Les mains aux doigts mutilés
Dans
une caverne située près de Nowa Biala, dans le gisement d'Oblazowa,
au sud de la Pologne, un chercheur de l'université de Cracovie a exhumé
pour la première fois deux phalanges humaines d'adulte, dont une phalange
distale de pouce d'une main gauche. Cette découverte aurait pu rester
sans lendemain, si elles n'avaient été associées à
des dents de renard arctique perforées, un boomerang taillé
dans une défense de mammouth -le plus ancien jamais découvert
-, une pendeloque de coquillage, des perles en os et une multitude d'objets
façonnés.
Comme pour en parachever l'indéniable caractère cérémoniel,
ce dépôt d'offrandes se trouvait placé au centre d'une
installation circulaire de blocs de granit et de quartzite. Les premiers résultats
d'analyses AMS (spectromètre de masse) et de datations au radio-carbone
font remonter l'occupation de ce site à 30 000 ans.
"C'est
la preuve que dans le bassin du Danube, à la fin du Gravettien, on
amputait les doigts dans un cadre cérémoniel, révèle
Pawel Valde-Novak, ce qui donne aux représentations de mains une
signification symbolique toute particulière."

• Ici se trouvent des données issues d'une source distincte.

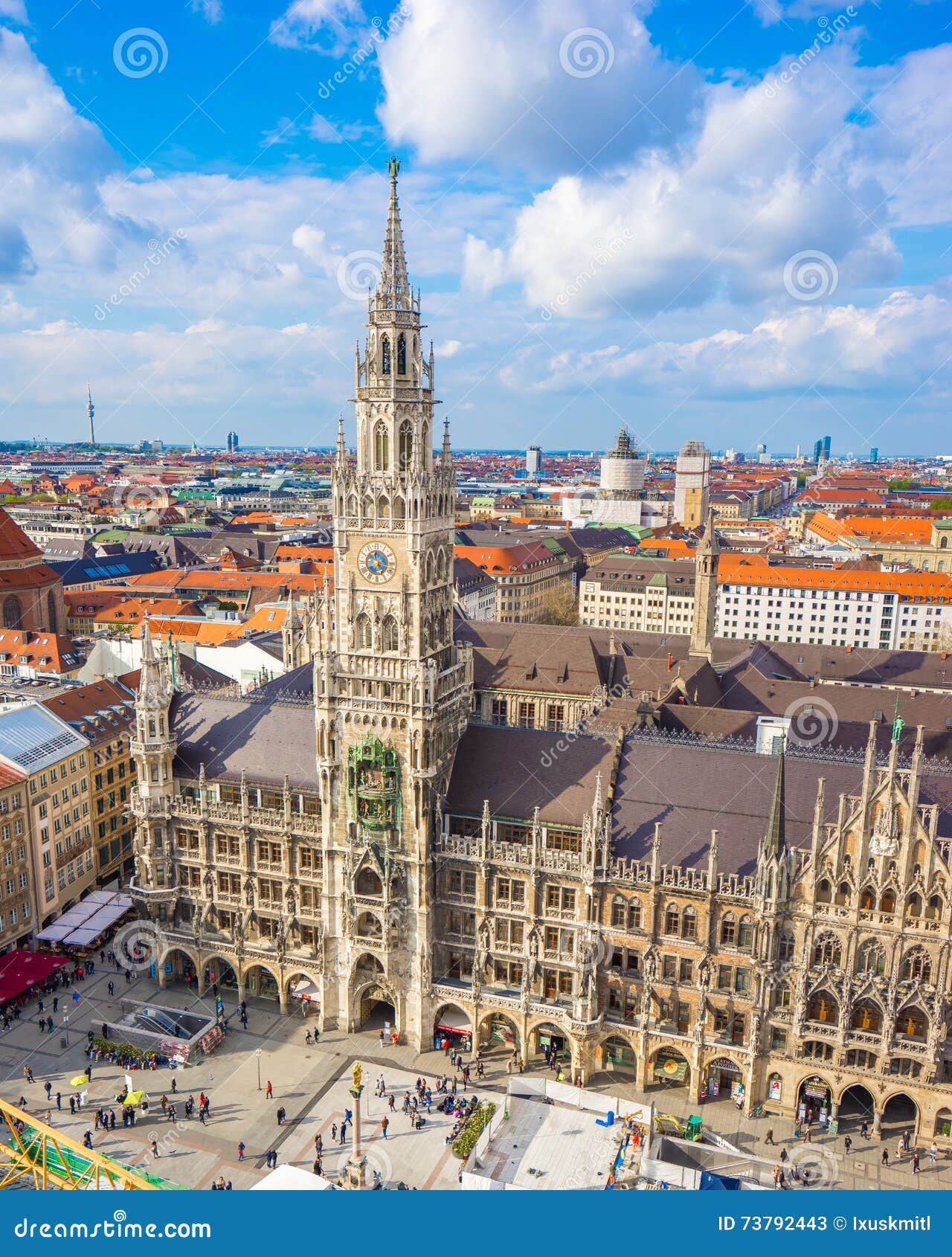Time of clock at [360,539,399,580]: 11:17
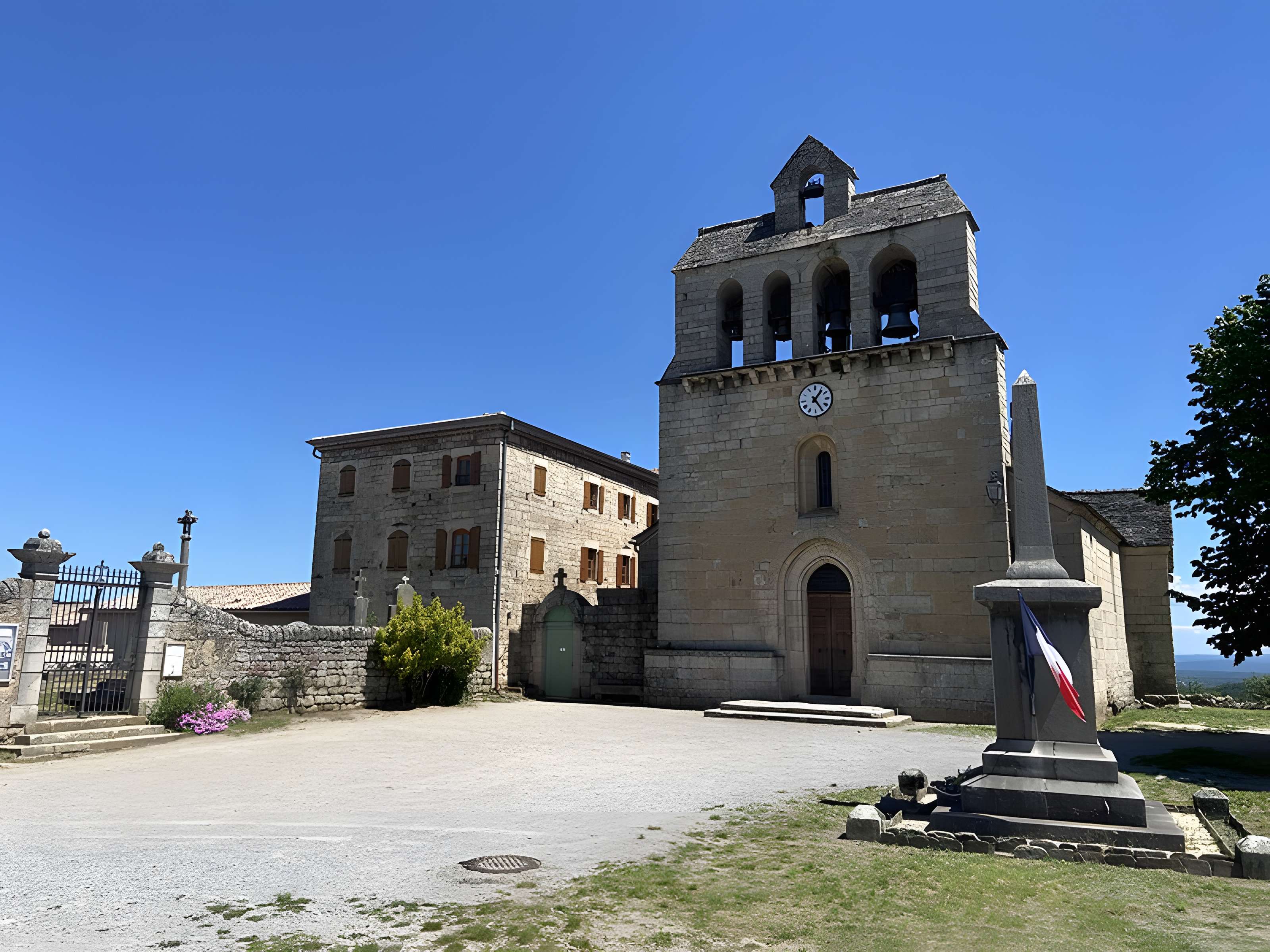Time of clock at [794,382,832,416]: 1:24
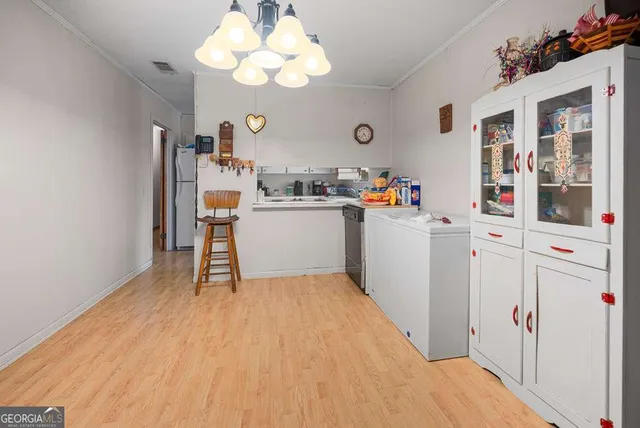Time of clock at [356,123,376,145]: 4:36
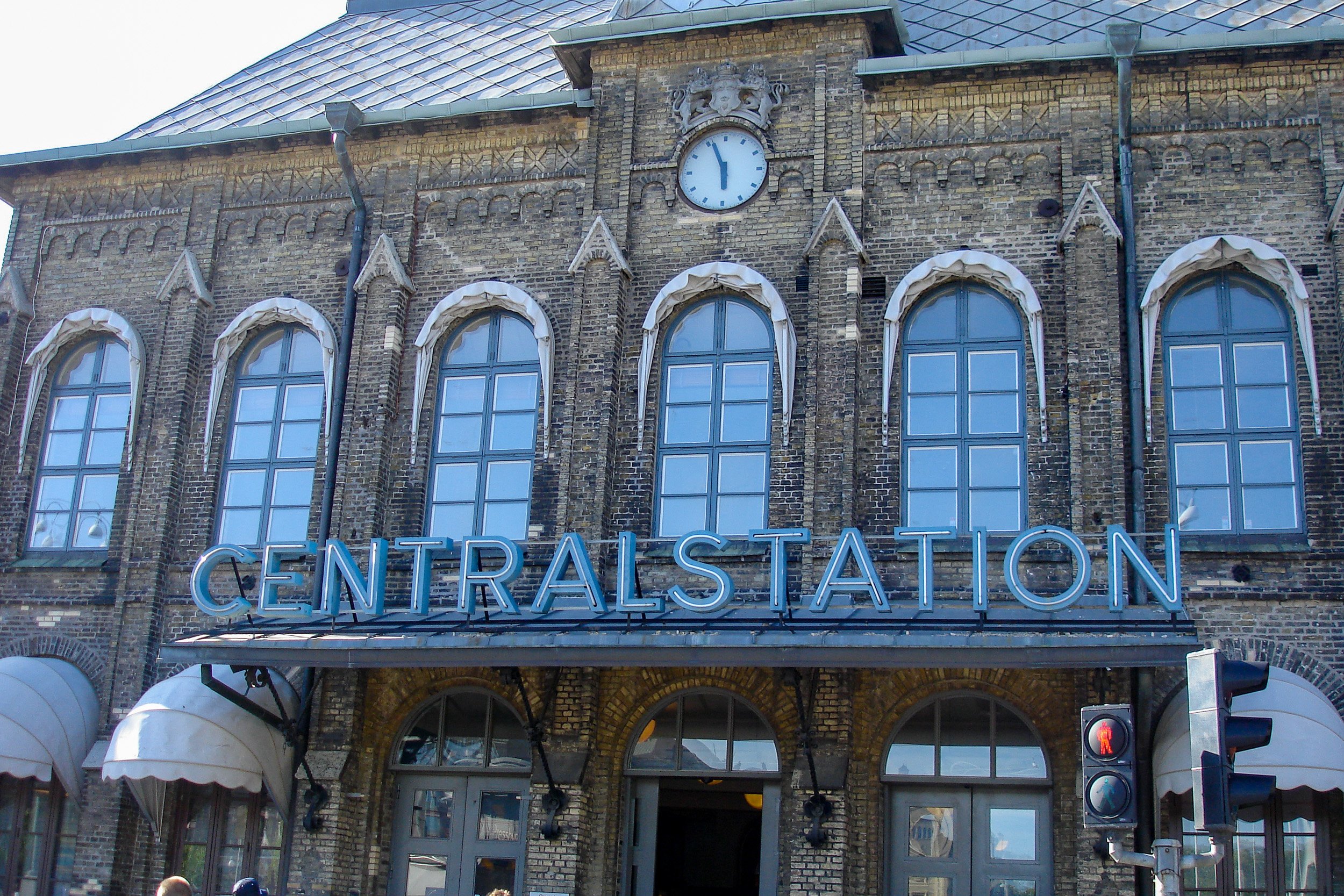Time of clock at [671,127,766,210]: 5:56
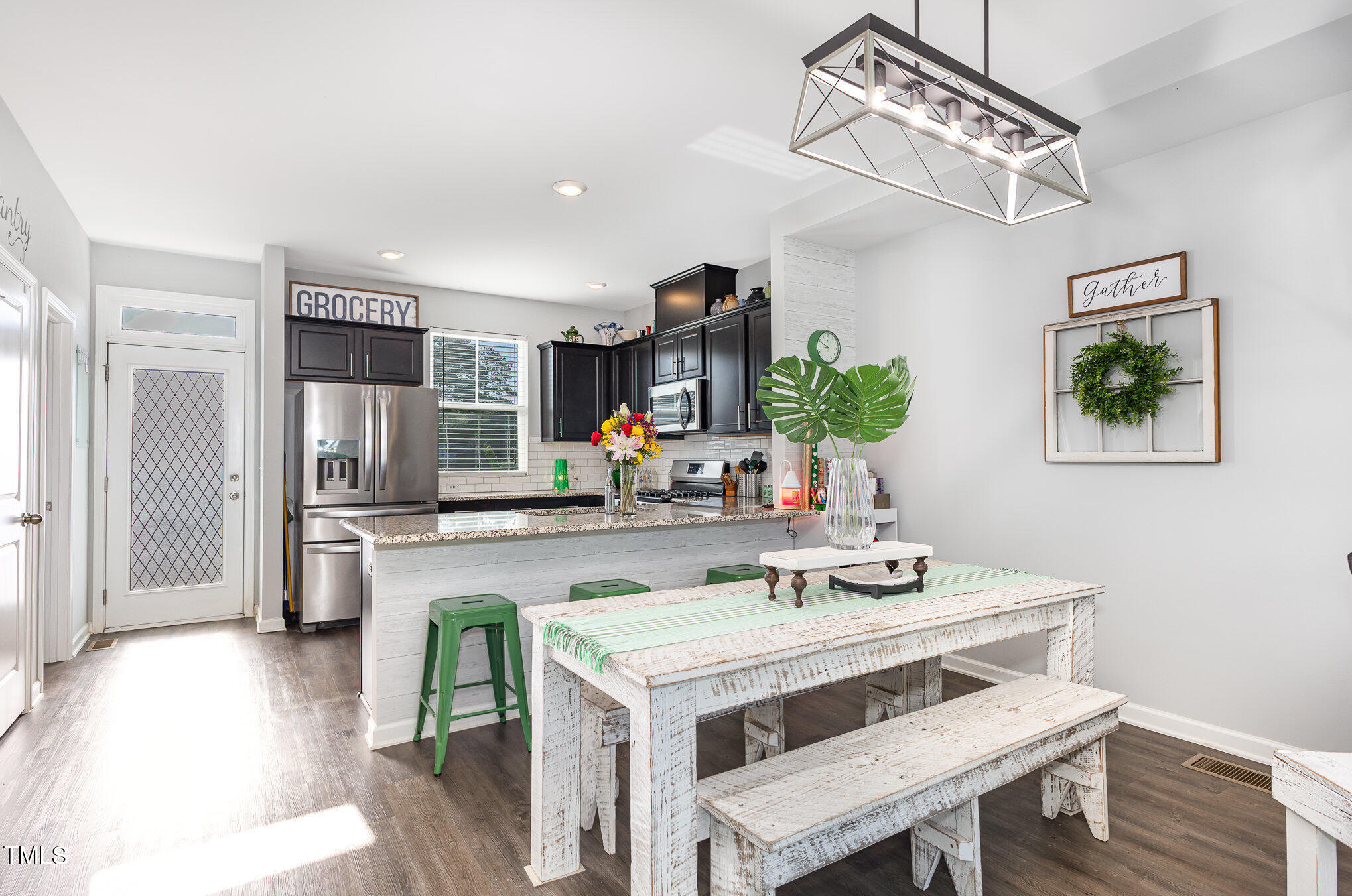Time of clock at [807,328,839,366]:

Les ablations de doigts (de pied ou de main) semblent avoir traversé
les âges. L'ethnographie en relatait toujours la pratique chez certaines
sociétés primitives de chasseurs. En particulier les Bochimans
du Kalahari, les Aborigènes d'Australie et les Hottentots (Khai) d'Afrique
du Sud, où elles seraient liées à des rituels initiatiques.